Responses from the IOS-Based IDS

Responses from the IOS-Based IDS

At this point, we have seen how to configure IOS-based IDS and in the next section we will see how to verify and monitor a configuration. What we haven't seen so far is Cisco IOS-based IDS in action. What happens when the router sends an alarm, performs a TCP reset, or drops a packet? We will walk through a number of examples to see how IOS-based IDS responds to intrusions.
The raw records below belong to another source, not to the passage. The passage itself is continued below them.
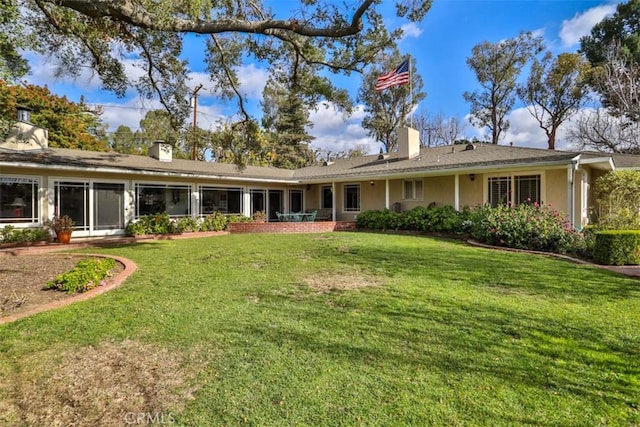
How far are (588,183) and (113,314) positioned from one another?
15506 millimetres

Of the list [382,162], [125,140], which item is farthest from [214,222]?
[125,140]

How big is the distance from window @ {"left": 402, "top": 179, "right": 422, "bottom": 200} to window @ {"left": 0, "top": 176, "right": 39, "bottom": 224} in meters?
14.8

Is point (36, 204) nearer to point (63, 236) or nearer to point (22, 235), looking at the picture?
point (22, 235)

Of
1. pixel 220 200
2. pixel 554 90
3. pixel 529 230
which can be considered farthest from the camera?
pixel 554 90

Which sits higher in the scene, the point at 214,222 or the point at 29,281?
the point at 214,222

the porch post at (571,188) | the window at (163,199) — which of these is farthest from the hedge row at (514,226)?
the window at (163,199)

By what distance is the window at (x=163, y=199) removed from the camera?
45.0ft

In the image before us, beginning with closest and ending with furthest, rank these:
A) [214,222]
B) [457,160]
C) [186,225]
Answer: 1. [186,225]
2. [457,160]
3. [214,222]

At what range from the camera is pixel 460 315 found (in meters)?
4.04

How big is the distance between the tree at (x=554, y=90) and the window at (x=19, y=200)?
105 ft

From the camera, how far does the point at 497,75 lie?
1067 inches

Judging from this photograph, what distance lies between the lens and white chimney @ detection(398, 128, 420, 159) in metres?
17.5

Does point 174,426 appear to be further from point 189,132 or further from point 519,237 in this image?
point 189,132

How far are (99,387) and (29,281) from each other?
14.4 ft
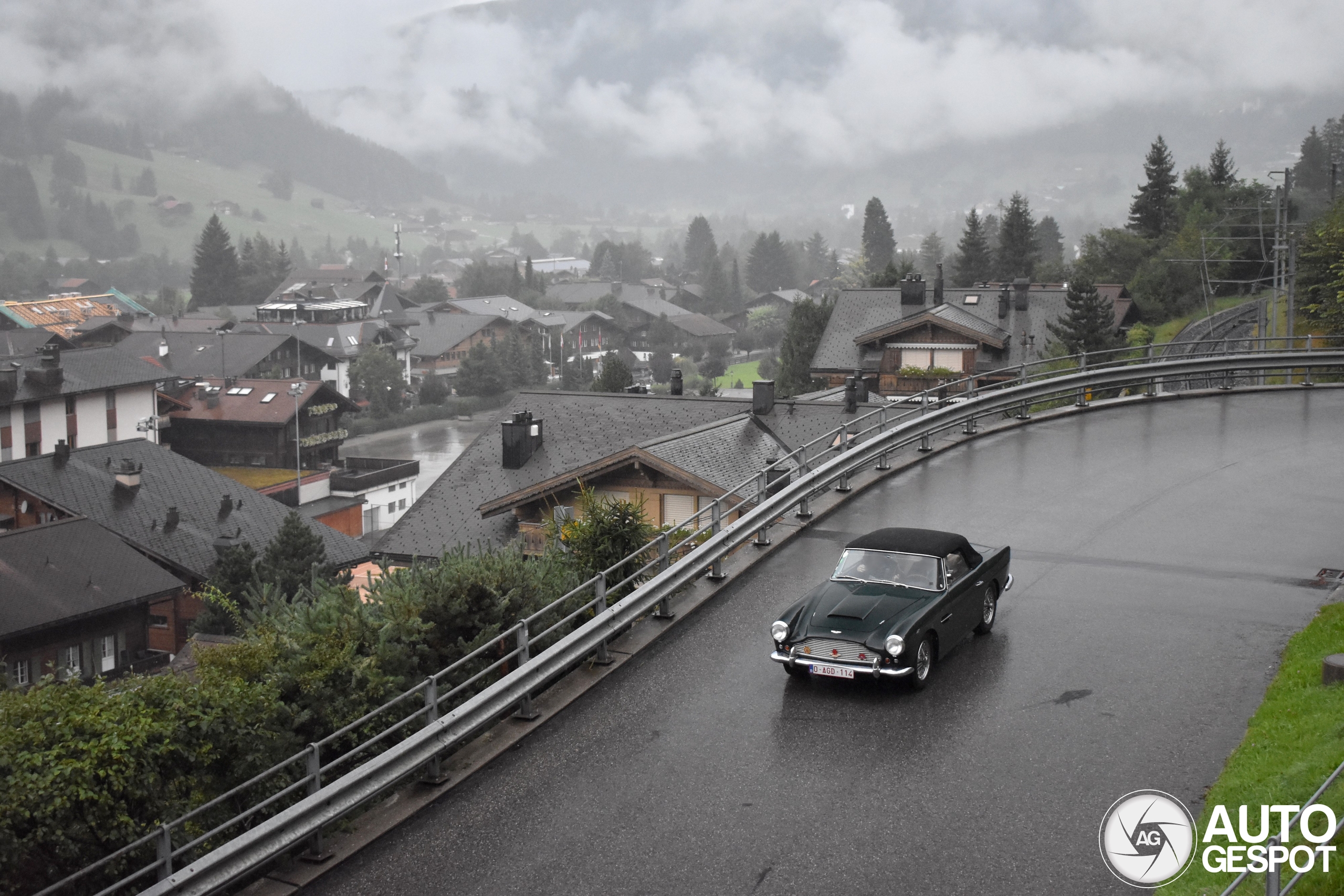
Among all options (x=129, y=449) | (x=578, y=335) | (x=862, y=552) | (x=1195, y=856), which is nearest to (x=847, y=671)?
(x=862, y=552)

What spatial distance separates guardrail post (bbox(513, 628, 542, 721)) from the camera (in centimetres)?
1031

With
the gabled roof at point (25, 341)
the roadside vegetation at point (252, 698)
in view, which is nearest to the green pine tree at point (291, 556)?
the roadside vegetation at point (252, 698)

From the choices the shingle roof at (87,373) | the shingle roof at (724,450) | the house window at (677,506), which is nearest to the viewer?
the shingle roof at (724,450)

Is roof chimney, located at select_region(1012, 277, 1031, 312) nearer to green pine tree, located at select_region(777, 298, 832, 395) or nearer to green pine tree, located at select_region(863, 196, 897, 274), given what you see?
green pine tree, located at select_region(777, 298, 832, 395)

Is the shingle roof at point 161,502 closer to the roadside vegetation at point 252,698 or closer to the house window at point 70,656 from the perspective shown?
the house window at point 70,656

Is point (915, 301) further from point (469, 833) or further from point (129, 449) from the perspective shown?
point (469, 833)

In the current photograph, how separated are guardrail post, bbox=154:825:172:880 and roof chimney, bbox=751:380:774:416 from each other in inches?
1209

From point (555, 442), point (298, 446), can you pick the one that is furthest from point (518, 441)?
point (298, 446)

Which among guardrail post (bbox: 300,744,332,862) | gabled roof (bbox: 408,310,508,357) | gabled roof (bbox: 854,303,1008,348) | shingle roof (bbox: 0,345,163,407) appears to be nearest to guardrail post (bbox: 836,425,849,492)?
guardrail post (bbox: 300,744,332,862)

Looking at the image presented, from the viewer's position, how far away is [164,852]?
706 cm

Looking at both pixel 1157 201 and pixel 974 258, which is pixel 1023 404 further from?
pixel 974 258

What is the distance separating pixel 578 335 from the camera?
157 meters

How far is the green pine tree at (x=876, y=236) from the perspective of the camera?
575 feet

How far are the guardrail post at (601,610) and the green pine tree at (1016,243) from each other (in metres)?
108
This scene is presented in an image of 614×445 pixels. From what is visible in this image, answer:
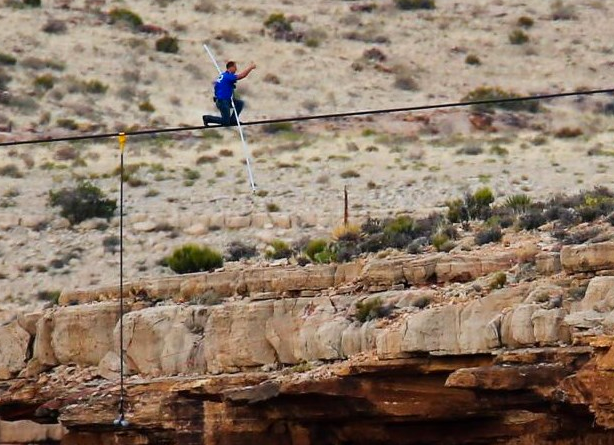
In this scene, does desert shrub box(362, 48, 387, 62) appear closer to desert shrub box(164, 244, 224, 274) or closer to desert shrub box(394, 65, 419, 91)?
desert shrub box(394, 65, 419, 91)

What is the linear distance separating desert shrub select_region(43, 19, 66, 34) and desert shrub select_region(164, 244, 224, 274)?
30699 mm

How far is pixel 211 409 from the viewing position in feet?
99.7

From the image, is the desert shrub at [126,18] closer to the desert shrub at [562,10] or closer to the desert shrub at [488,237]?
the desert shrub at [562,10]

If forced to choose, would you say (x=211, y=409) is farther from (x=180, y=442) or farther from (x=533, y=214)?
(x=533, y=214)

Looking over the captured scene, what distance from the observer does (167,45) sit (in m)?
73.7

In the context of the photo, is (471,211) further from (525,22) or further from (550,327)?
(525,22)

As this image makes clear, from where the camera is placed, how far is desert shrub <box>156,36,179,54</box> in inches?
2894

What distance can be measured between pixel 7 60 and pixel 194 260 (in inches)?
1162

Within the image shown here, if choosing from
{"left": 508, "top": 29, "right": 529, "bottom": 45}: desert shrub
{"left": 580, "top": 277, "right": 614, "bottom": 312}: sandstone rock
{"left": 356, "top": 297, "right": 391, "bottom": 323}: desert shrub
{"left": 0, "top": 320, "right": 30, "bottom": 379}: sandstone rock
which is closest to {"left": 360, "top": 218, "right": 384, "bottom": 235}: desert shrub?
{"left": 0, "top": 320, "right": 30, "bottom": 379}: sandstone rock

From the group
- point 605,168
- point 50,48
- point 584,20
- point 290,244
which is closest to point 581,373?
point 290,244

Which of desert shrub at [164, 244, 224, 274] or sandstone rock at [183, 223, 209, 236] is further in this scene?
A: sandstone rock at [183, 223, 209, 236]

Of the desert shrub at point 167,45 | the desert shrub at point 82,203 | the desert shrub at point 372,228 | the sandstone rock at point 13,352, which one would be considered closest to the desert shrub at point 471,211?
the desert shrub at point 372,228

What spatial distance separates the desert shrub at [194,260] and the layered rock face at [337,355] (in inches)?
203

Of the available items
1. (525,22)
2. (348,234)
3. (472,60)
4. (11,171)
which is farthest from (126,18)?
(348,234)
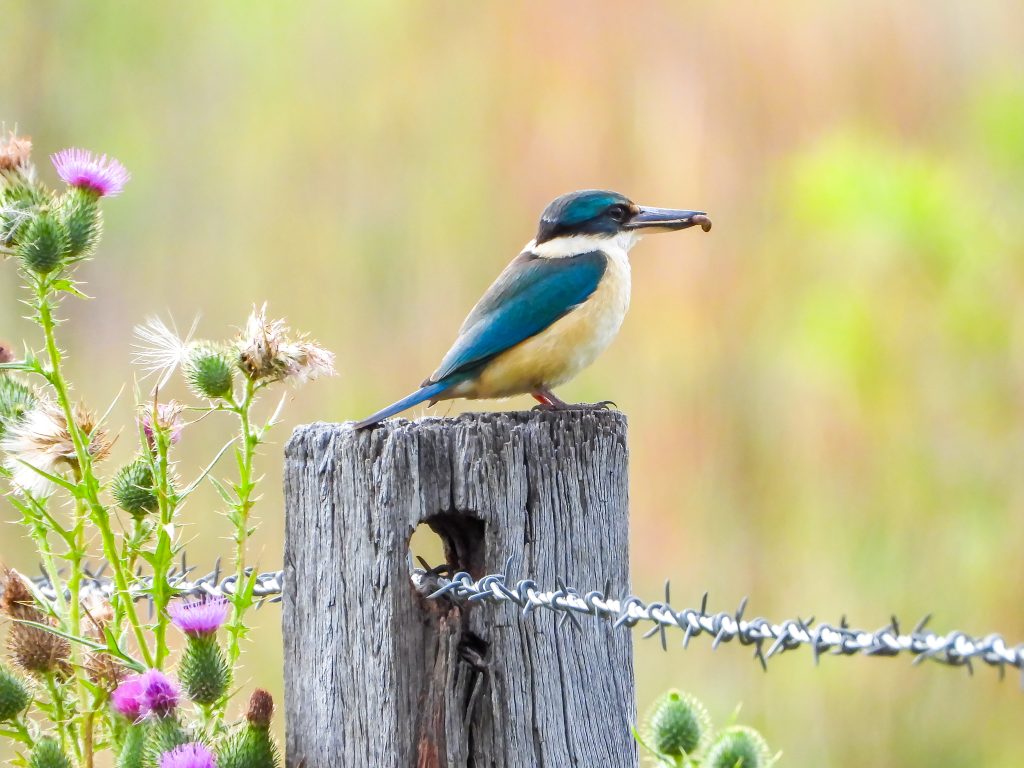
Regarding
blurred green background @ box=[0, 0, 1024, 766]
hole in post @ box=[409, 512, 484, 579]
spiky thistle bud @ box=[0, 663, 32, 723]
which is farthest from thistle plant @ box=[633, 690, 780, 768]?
blurred green background @ box=[0, 0, 1024, 766]

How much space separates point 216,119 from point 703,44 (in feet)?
9.55

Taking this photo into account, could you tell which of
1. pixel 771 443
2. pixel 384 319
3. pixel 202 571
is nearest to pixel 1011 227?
pixel 771 443

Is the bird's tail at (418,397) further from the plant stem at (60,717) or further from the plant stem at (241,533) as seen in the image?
the plant stem at (60,717)

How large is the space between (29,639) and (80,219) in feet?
2.60

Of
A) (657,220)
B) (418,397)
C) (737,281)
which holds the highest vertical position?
(737,281)

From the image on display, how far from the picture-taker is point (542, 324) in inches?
127

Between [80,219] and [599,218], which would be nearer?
[80,219]

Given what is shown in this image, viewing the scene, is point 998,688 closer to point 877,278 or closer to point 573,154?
point 877,278

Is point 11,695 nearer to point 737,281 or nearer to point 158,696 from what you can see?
point 158,696

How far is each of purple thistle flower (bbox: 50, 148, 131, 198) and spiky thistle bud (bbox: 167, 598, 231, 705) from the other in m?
0.84

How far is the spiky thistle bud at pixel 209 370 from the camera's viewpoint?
2.33m

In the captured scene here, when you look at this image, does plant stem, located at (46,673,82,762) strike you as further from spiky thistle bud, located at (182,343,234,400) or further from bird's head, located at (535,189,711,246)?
bird's head, located at (535,189,711,246)

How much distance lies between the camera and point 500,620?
2094 millimetres

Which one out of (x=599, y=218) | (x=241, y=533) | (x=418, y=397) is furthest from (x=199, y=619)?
(x=599, y=218)
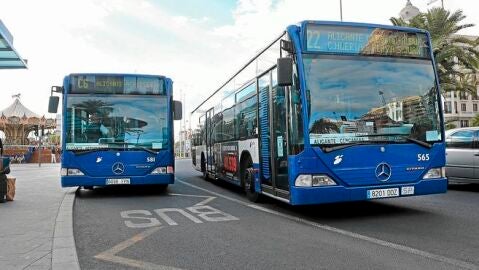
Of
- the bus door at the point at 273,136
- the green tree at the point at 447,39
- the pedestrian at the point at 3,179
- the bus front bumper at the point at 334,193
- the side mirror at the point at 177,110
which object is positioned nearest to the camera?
the bus front bumper at the point at 334,193

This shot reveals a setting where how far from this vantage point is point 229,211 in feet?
28.3

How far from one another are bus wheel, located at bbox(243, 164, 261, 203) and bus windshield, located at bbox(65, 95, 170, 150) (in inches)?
96.3

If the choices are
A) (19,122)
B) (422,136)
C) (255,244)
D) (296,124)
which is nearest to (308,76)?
(296,124)

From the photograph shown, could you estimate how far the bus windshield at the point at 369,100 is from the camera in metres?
6.86

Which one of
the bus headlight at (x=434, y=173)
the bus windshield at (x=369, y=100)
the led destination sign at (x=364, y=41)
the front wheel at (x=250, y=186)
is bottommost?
the front wheel at (x=250, y=186)

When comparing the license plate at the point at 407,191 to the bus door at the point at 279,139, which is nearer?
the license plate at the point at 407,191

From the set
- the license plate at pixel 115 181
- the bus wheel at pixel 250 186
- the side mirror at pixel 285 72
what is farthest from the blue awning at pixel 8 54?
the side mirror at pixel 285 72

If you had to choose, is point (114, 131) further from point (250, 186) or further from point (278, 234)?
point (278, 234)

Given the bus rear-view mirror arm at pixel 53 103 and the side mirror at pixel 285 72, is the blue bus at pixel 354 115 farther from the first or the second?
the bus rear-view mirror arm at pixel 53 103

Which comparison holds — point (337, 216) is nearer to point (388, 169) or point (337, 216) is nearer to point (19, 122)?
point (388, 169)

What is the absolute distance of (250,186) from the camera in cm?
966

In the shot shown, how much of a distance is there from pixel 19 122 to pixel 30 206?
132 ft

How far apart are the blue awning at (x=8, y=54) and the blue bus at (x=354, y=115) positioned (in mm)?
13656

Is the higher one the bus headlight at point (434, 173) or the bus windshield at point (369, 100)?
the bus windshield at point (369, 100)
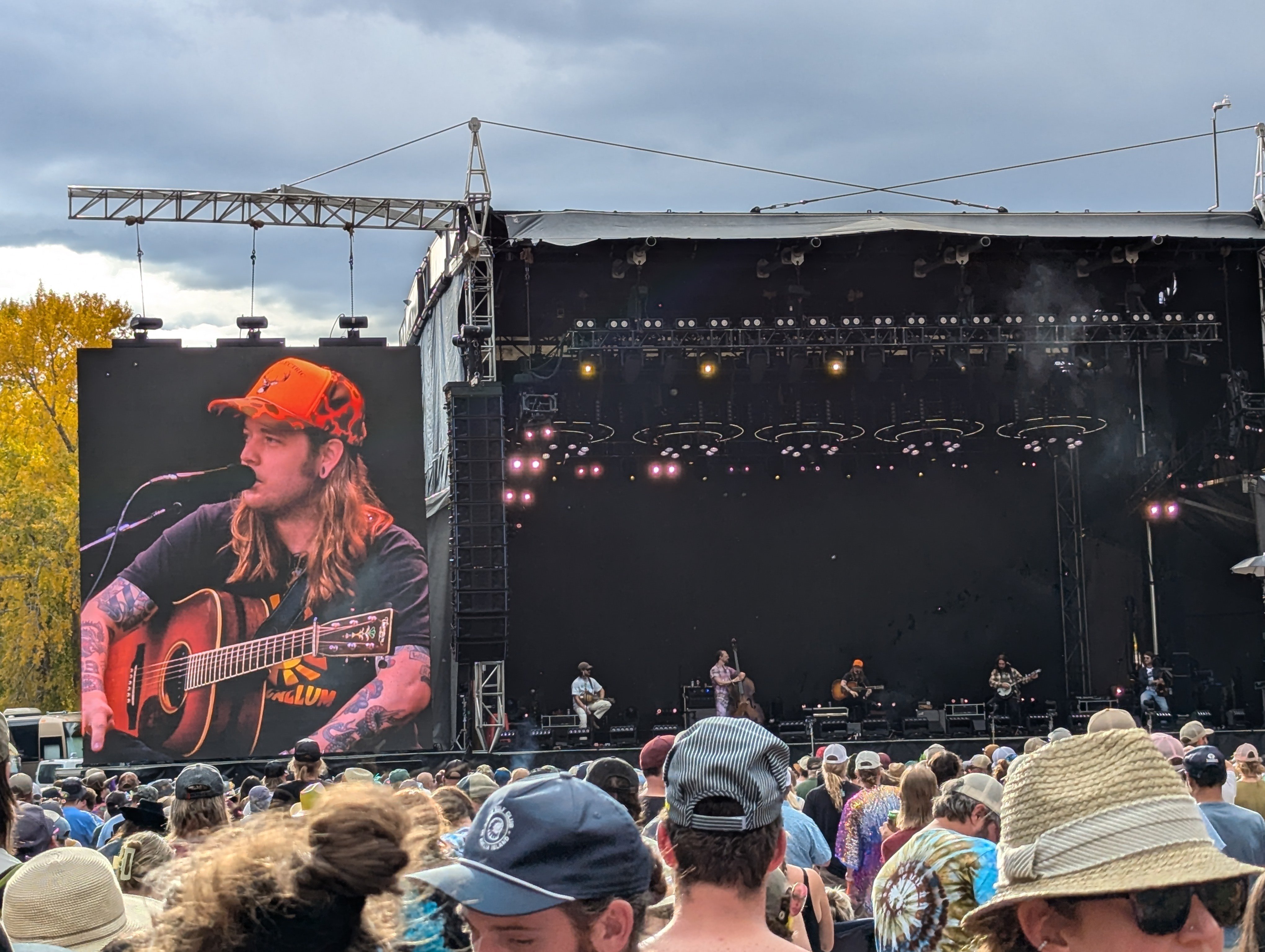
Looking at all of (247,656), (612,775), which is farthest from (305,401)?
(612,775)

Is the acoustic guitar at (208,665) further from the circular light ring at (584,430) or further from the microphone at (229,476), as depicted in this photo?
the circular light ring at (584,430)

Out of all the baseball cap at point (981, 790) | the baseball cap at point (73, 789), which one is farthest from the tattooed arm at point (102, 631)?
the baseball cap at point (981, 790)

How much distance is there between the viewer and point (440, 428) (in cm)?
1969

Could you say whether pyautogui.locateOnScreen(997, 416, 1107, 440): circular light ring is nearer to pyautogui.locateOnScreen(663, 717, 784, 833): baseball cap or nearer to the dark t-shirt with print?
the dark t-shirt with print

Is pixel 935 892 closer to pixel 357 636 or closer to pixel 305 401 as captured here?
Result: pixel 357 636

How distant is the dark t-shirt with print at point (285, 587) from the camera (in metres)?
17.6

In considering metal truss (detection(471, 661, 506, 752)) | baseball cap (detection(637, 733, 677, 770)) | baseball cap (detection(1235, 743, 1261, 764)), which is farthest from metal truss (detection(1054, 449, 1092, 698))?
baseball cap (detection(637, 733, 677, 770))

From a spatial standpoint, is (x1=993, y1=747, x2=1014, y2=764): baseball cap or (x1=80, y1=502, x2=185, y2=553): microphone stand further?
(x1=80, y1=502, x2=185, y2=553): microphone stand

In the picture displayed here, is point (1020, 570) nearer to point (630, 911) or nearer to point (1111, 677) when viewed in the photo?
point (1111, 677)

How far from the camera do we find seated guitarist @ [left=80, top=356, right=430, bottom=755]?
1758cm

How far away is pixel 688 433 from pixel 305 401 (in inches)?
212

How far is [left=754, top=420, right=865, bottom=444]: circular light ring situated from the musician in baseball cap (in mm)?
18294

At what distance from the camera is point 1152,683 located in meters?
20.3

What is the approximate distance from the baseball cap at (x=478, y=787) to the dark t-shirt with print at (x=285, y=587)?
1211 cm
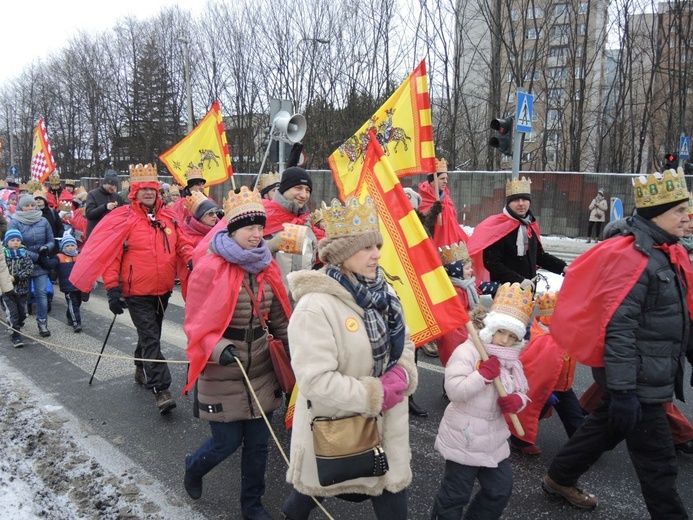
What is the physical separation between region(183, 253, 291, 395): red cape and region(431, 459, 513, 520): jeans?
5.13ft

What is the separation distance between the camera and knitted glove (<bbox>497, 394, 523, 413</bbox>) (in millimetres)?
2801

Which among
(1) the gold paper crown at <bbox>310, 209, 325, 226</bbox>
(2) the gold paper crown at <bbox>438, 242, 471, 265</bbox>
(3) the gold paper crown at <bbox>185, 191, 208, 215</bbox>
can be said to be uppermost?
(3) the gold paper crown at <bbox>185, 191, 208, 215</bbox>

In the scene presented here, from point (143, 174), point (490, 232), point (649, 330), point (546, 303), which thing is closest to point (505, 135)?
point (490, 232)

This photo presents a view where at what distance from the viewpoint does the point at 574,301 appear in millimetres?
3154

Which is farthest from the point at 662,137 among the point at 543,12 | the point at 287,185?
the point at 287,185

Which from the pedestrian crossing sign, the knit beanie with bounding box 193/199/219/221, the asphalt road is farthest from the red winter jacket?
the pedestrian crossing sign

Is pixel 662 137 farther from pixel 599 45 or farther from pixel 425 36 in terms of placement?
pixel 425 36

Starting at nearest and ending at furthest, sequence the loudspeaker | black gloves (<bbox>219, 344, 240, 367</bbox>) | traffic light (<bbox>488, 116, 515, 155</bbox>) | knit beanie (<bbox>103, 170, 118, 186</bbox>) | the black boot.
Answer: black gloves (<bbox>219, 344, 240, 367</bbox>) → the black boot → knit beanie (<bbox>103, 170, 118, 186</bbox>) → the loudspeaker → traffic light (<bbox>488, 116, 515, 155</bbox>)

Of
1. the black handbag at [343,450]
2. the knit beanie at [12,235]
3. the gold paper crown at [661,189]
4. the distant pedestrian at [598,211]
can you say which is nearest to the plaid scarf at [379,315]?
the black handbag at [343,450]

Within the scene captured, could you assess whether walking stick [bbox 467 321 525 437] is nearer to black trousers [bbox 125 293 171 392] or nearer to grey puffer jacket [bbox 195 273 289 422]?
grey puffer jacket [bbox 195 273 289 422]

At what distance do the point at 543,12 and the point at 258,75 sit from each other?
17.2 m

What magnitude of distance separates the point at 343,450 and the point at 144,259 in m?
3.51

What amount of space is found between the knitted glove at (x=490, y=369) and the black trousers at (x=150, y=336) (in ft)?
10.8

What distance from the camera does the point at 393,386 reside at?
2555 millimetres
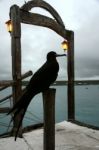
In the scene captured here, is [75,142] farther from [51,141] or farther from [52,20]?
[52,20]

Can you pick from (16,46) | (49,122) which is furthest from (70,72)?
(49,122)

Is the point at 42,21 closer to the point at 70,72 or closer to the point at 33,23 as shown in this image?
the point at 33,23

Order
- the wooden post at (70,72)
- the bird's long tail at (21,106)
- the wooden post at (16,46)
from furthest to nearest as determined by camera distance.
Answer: the wooden post at (70,72)
the wooden post at (16,46)
the bird's long tail at (21,106)

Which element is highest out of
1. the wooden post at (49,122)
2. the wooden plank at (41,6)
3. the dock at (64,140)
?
the wooden plank at (41,6)

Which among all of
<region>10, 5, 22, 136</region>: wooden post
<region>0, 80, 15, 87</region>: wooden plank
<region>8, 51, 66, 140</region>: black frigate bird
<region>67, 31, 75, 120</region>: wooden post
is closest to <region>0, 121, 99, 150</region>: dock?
<region>10, 5, 22, 136</region>: wooden post

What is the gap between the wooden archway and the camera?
6453mm

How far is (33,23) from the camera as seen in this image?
739 cm

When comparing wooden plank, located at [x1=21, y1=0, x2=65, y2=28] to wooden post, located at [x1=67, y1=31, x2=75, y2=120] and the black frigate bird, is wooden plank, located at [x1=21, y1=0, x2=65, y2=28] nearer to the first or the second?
wooden post, located at [x1=67, y1=31, x2=75, y2=120]

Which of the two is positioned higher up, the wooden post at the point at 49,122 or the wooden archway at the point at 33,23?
the wooden archway at the point at 33,23

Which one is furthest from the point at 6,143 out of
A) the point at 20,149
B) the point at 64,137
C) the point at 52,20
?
the point at 52,20

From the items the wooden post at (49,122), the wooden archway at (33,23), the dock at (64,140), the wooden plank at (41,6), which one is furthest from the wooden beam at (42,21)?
the wooden post at (49,122)

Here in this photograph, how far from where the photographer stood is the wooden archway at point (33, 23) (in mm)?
6453

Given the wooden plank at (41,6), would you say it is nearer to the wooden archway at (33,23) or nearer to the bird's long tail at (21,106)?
the wooden archway at (33,23)

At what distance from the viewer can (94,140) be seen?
6.20 metres
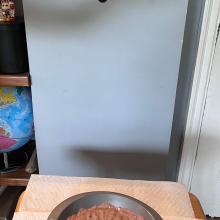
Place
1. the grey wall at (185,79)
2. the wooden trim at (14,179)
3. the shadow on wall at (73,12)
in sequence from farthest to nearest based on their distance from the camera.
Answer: the wooden trim at (14,179) < the grey wall at (185,79) < the shadow on wall at (73,12)

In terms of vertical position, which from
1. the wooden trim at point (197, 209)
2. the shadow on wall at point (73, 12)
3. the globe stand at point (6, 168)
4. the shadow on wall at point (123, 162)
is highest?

Figure 11.4 shows how the LAN of Prince Partners Inc. is connected to the Internet via Router1.

Click To expand
Figure 11.4: The Prince Partners Inc. LAN

Router1 is configured for IDS and has all IDS signatures enabled. A Syslog server is used to send the alarm notification messages; there is no Director or IDS sensor in play. The following shows the IDS configuration of RouterA. We will use this setup in all examples. To get a good view on what the router does when detecting an intrusion, we will use debug commands when necessary. Router1 will send all messages, including debug messages, to the Syslog server on 172.16.20.2.

!
ip audit info action alarm
ip audit attack action alarm drop reset
ip audit notify log
ip audit po max-events 100
ip audit protected 172.16.20.1 to 172.16.20.254
ip audit name idstest info action alarm
ip audit name idstest attack action alarm drop reset
!
interface Serial 1/0
ip address 192.6.11.254 255.255.255.252
ip audit idstest in
!
interface Ethernet 0/0
ip address 172.16.20.1 255.255.255.0
!
logging trap debugging
logging 172.16.20.2
!

In Figure 11.4, a WWW server is connected to the Internet. When we execute a PING from Server1 to this WWW server, we expect to get a reply back. Router1 will track this reply and compare it with its signature base. An echo reply triggers informational signature 2000. Since this is an informational signature, Router1 only sends an alarm notification to the Syslog server.

%IDS-4-ICMP_ECHO_REPLY_SIG: Sig:2000:ICMP Echo Reply - from 192.6.10.34 to
172.16.20.2

In Figure 11.4, we also see HackerA connected to the Internet. HackerA is trying to get more information on Server1 and is performing a UDP port scan. A hacker uses a UDP port scan to determine which UDP ports are open on a host. It works by sending 0-byte UDP packets to each port on the target host. If the hacker receives an ICMP port unreachable message, then the port is closed. Otherwise, he will assume the port is open.

To get more information from the router about the action it takes after detecting the attack, we enable the debug command debug ip audit detailed. Be careful when using this command in a production environment. While HackerA is running his UDP port scan, what we see in Syslog is the following:

May 31 13:45:43 75607: IDS UDP Signature - UDP IOS BOMB (Sig: 76)
May 31 13:45:43 75608: %IDS-4-UDP_IOS_BOMB_SIG: Sig:4600:UDP IOS Bomb –
from 192.6.10.241 to 172.16.20.2
May 31 13:45:43 75609: IDS* Interface Ethernet1/0 Pak 0x816295D0 audit
(on input) completed, dropping
May 31 13:45:43 75611: IDS UDP Signature - UDP IOS BOMB (Sig: 76)
May 31 13:45:43 75612: IDS* Interface Ethernet1/0 Pak 0x816295D0 audit
(on input) completed, dropping
May 31 13:45:43 75614: IDS UDP Signature - UDP IOS BOMB (Sig: 76)
May 31 13:45:43 75615: IDS* Interface Ethernet1/0 Pak 0x816295D0 audit
(on input) completed, dropping

Router1 has detected the port scan and identifies it as signature 4600, a UDP IOS Bomb. The router then sends an alert to the Syslog server and starts dropping the offending UDP packets.

While the scan is taking place we use the show ip audit statistics command to get a better idea of what is going on and see how many times a signature has been triggered.

Router1#show ip audit statistics
Signature audit statistics [process switch:fast switch]
signature 1101 packets audited: [0:98]
signature 2004 packets audited: [0:11]
signature 4600 packets audited: [0:720]
Interfaces configured for audit 1
Session creations since subsystem startup or last reset 845
Current session counts (estab/half-open/terminating) [0:0:0]
Maxever session counts (estab/half-open/terminating) [0:4:0]
Last session created 00:09:39
Last statistic reset never

Host ID:2, Organization ID:100, SYN pkts sent:218,
ACK pkts sent:3, Heartbeat pkts sent:14085, Heartbeat ACK pkts sent:7114,
Duplicate ACK pkts received:0, Retransmission:0, Queued pkts:0

The output of the show ip audit statistics command shows that the IOS-IDS has audited 720 IOS/UDP Signature related packets so far.